Consciousness Seeking Form
- Neil Gordon
- Jan 10
- 3 min read
The Lemurians and Project Hail Mary

I closed the final page of Project Hail Mary and, almost in the same breath, returned to The Lemurians: A New Testament for the Soul. I’m not finished yet—but the ending is clearly in sight.
The timing wasn’t planned. Still, it felt quietly meaningful.
These are very different books, built through very different methods. They arise from separate imaginations, separate vocabularies, separate aims. And yet, encountering Andy Weir’s novel at this particular moment in my own work brought a subtle alignment into view—something present in both narratives, though never named by either.
Not stated outright. Not argued.
Simply implied.
Does consciousness seek matter?
Two Endings, One Convergence
Andy Weir is known for science fiction grounded in precision—stories where physics, engineering, and human ingenuity are tested under impossible conditions. In Project Hail Mary, that rigor reaches its peak.
Project Hail Mary is a triumph of modern science fiction—exact, relentless, driven by survival and the laws of the universe. The Lemurians: A New Testament for the Soul, by contrast, unfolds as something closer to a remembering: a metaphysical narrative concerned with memory, reincarnation, and the long arc of awareness moving through worlds.
And yet, as I finished Weir’s final chapters while setting down my own lines, the overlap became unmistakable.
Weir introduces Rocky—an intelligent being whose form could not be more alien to us: rocky, spider-like, evolved to exist under crushing gravity and density, communicating through vibration rather than speech. And still, Rocky is undeniably conscious. He reasons. He chooses. He sacrifices. He loves his people.
The novel quietly insists on something profound:
Consciousness is not married to the human form.
It will take whatever shape can hold it.
Matter as a Temporary Home
The Lemurians approach this same idea from another direction.
Rather than asking how consciousness arises from matter, it asks whether matter is something consciousness moves through—again and again—across epochs, civilizations, and planets. In this telling, Earth is not the center of awareness but one of its densest classrooms. Humanity is not the beginning of intelligence, nor its endpoint, but a chapter in a far older story of descent, forgetting, and gradual remembrance.
Reading Project Hail Mary at the moment I finished writing, The Lemurians made something click:
Weir shows consciousness adapting outward—evolving into radically unfamiliar forms when conditions demand it.
The Lemurians suggest consciousness migrating inward—entering bodies that forget their origins so that experience can be earned rather than remembered.
One story looks forward into deep space.
The other looks backward into deep time.
Both reject the idea that awareness belongs to a single species or a single world.
Before Language, Before Form
There was another resonance I didn’t expect.
Rocky does not communicate with words.
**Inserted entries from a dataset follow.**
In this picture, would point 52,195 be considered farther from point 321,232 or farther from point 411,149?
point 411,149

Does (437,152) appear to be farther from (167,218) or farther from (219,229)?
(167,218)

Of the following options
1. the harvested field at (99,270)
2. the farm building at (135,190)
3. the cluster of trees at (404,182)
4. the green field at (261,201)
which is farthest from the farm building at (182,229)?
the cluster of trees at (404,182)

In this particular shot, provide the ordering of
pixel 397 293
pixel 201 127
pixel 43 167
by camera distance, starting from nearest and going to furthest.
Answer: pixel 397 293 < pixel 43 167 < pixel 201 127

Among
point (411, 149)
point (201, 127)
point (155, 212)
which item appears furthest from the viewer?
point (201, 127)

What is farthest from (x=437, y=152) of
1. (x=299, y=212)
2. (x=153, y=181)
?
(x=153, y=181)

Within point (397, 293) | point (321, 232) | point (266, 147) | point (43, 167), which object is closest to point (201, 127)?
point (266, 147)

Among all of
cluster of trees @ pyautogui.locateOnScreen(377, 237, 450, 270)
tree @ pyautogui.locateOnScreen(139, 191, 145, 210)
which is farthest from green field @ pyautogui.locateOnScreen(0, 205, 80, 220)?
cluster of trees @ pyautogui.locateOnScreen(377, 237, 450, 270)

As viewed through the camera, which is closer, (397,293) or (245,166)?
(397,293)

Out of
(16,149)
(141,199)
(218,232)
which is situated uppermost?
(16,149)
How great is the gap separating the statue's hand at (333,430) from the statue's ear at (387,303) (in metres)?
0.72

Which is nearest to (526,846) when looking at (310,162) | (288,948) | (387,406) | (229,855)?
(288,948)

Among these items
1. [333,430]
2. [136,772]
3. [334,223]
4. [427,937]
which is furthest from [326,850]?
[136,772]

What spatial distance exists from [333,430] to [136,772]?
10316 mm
Meaning travels through frequency—through rhythm, vibration, harmonic pattern. Intelligence precedes language. Understanding arrives before symbols.
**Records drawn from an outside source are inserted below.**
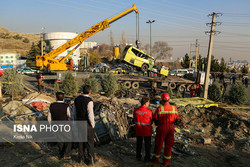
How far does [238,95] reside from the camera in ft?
45.2

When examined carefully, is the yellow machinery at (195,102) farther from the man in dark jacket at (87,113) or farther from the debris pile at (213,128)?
the man in dark jacket at (87,113)

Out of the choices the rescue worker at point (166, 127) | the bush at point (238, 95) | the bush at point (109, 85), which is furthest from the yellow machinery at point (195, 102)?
the rescue worker at point (166, 127)

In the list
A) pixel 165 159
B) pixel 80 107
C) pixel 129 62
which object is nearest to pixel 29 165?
pixel 80 107

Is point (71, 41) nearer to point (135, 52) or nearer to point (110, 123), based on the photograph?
point (135, 52)

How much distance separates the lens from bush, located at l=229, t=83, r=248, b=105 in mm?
13750

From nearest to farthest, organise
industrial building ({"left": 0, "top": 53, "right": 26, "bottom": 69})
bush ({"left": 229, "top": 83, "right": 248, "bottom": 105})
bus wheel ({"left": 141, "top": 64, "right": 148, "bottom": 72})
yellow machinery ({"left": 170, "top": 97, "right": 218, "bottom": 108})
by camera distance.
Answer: yellow machinery ({"left": 170, "top": 97, "right": 218, "bottom": 108}), bush ({"left": 229, "top": 83, "right": 248, "bottom": 105}), bus wheel ({"left": 141, "top": 64, "right": 148, "bottom": 72}), industrial building ({"left": 0, "top": 53, "right": 26, "bottom": 69})

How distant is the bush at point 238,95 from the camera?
1375cm

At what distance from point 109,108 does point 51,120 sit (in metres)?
2.38

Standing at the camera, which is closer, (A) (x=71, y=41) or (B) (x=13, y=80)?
(B) (x=13, y=80)

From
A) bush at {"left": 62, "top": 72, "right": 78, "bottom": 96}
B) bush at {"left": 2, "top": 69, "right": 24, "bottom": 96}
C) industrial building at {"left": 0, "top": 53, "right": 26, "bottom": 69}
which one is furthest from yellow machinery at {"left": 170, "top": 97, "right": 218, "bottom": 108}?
industrial building at {"left": 0, "top": 53, "right": 26, "bottom": 69}

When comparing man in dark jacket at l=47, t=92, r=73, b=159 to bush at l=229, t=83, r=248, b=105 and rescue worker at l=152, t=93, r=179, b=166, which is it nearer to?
rescue worker at l=152, t=93, r=179, b=166

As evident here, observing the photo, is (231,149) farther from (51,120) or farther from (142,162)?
(51,120)

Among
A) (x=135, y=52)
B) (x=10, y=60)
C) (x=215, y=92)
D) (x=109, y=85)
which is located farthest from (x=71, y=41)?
(x=10, y=60)

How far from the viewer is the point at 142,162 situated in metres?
4.20
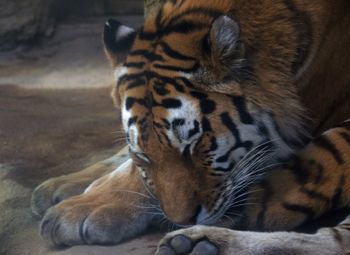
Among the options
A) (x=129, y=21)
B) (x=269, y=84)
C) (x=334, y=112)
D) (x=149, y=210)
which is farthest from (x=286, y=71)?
(x=129, y=21)

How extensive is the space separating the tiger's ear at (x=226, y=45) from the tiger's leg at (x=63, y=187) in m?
0.96

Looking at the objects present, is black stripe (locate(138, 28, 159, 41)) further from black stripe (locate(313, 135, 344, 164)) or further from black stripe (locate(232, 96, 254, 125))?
black stripe (locate(313, 135, 344, 164))

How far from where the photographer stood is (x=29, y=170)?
3.45 meters

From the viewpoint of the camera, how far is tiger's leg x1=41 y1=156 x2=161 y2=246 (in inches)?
103

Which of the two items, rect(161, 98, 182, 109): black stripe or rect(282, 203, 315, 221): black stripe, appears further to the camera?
rect(282, 203, 315, 221): black stripe

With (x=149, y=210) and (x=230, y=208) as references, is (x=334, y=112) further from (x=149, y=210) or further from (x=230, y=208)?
(x=149, y=210)

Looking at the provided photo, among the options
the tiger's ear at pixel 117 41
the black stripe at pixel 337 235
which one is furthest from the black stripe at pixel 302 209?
the tiger's ear at pixel 117 41

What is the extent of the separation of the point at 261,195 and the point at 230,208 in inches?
4.8

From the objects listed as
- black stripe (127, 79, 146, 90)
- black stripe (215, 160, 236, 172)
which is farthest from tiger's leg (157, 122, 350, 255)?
black stripe (127, 79, 146, 90)

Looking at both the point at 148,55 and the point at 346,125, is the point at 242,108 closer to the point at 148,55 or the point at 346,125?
the point at 148,55

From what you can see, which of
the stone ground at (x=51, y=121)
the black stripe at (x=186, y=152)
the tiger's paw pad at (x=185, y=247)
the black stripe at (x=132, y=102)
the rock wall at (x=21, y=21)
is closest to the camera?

In The Lemurians, this mode of knowing is not presented as alien, but as deeply human. The story describes a time before language hardened into abstraction—before thought, feeling, and meaning split into separate channels. Early consciousness did not exchange symbols; it shared states. Communication occurred through attunement rather than speech.
The 8 Hz signal that runs through The Lemurians is not a feature of Lemuria itself, but a carrier—an external resonance associated with 3I/ATLAS, the interstellar object whose passage initiates the awakening at the heart of the story. It is a frequency long associated with intuition, deep attention, and pre-verbal cognition.
When the signal appears, it does not introduce something foreign into human consciousness. It interacts with something already there.
In The Lemurians, this resonance reactivates an ancient mode of knowing—a way of perceiving and communicating that predates symbolic language. Thought, feeling, and meaning were once unified, shared through attunement rather than words. Lemuria is remembered through this awakening.
The signal does not teach.
It reminds.
Closing One Book, Opening Another
Finishing Project Hail Mary just as I reached the final movement of The Lemurians felt less like a coincidence and more like an alignment. Two writers, working independently, arriving at complementary intuitions:
That consciousness is not rare—it persists.
That matter is not the source of awareness, but its temporary form.
That the universe is not silent, only listening.
One book reassures us that we are not alone in the cosmos.
The other suggests consciousness was never confined by the limits we assume.
Together, they hint at a larger truth still forming at the edges of our understanding:
The universe may not be empty or accidental,
but a field where consciousness continually takes shape.